Saat model terakhir keluar mengenakan gaun merah marun dengan aksen kancing emas bunga bakung, seluruh ruangan seolah menahan napas. Gaun itu tampak seperti api yang tenang, melambangkan kebebasan murni. Arini melangkah keluar ke panggung untuk melakukan final bow.
Kilatan lampu kamera membutakan matanya sejenak. Namun, di tengah kerumunan itu, Arini melihat sesuatu yang membuatnya terpaku. Di barisan belakang, berdiri seorang pria dengan wajah yang sangat ia kenal: Adrian.
Pria itu tampak kuyu, namun ia mengenakan setelan jas yang dipaksakan rapi. Rupanya, pengaruh ibunya berhasil membuatnya keluar dengan jaminan luar negeri, dan ia nekat terbang ke Paris hanya untuk menyaksikan kesuksesan yang seharusnya ia hancurkan.

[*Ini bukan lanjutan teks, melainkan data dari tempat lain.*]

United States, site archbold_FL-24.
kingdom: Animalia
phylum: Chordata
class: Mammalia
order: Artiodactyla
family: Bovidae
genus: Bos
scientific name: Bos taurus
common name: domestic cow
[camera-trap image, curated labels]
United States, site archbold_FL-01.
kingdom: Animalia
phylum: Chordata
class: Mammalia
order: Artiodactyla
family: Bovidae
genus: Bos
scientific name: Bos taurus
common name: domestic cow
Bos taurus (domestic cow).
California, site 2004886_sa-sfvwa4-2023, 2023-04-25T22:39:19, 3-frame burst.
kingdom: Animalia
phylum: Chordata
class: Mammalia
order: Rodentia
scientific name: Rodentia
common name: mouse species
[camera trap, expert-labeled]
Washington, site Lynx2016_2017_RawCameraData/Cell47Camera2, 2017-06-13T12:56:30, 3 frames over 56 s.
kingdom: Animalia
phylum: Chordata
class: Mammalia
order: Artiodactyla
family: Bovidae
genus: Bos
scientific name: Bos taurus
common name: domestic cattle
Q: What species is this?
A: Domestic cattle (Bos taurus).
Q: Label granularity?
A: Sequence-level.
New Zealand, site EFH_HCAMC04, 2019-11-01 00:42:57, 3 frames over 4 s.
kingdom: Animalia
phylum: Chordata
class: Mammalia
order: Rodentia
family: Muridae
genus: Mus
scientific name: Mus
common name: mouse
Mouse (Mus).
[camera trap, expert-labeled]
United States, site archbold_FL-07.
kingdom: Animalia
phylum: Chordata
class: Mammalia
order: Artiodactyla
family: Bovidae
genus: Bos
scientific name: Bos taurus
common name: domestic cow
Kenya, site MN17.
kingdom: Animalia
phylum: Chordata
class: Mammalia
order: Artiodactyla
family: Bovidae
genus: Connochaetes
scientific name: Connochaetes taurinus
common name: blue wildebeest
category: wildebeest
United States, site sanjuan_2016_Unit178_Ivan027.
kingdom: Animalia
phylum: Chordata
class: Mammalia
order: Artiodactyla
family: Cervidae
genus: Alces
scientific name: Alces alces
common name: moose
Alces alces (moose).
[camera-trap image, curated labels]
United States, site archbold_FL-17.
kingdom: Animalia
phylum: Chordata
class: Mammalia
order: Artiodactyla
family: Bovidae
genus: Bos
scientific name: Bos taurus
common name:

Mata Adrian penuh dengan kebencian sekaligus kerinduan yang beracun.
Arini tidak goyah. Ia tidak memalingkan muka. Ia justru mengangkat dagunya lebih tinggi, menatap Adrian lurus-lurus sebelum membungkuk hormat kepada seluruh penonton. Tepuk tangan riuh pecah, mengguncang aula Palais de Tokyo. Helena Vance berdiri paling pertama, memberikan standing ovation yang langka.
Di balik panggung, setelah acara selesai, Adrian mencoba menerobos masuk, namun Rendra dan tim keamanan segera menghadangnya.
"Arini! Kau harus mendengarkanku! Semua ini karena aku! Tanpa luka yang kuberikan, kau tidak akan pernah sampai di sini!" teriak Adrian dari kejauhan, suaranya parau oleh keputusasaan.
Arini berhenti di ambang pintu menuju ruang ganti. Ia berbalik dan menatap Adrian untuk terakhir kalinya. "Kau benar, Adrian. Kau memberiku benang khianat itu. Tapi akulah yang memilih untuk menjahitnya menjadi mahakarya, bukan menjadi jerat leher. Sekarang, kembalilah ke lubangmu. Karena di duniaku, kau sudah tidak punya tempat lagi."
Arini menutup pintu itu dengan tenang. Ia berjalan menuju Damar yang sudah menunggunya dengan senyum bangga. Malam ini, di Paris, Arini menyadari bahwa luka memang meninggalkan bekas, namun bekas itulah yang membuat polanya menjadi unik dan tak ternilai harganya.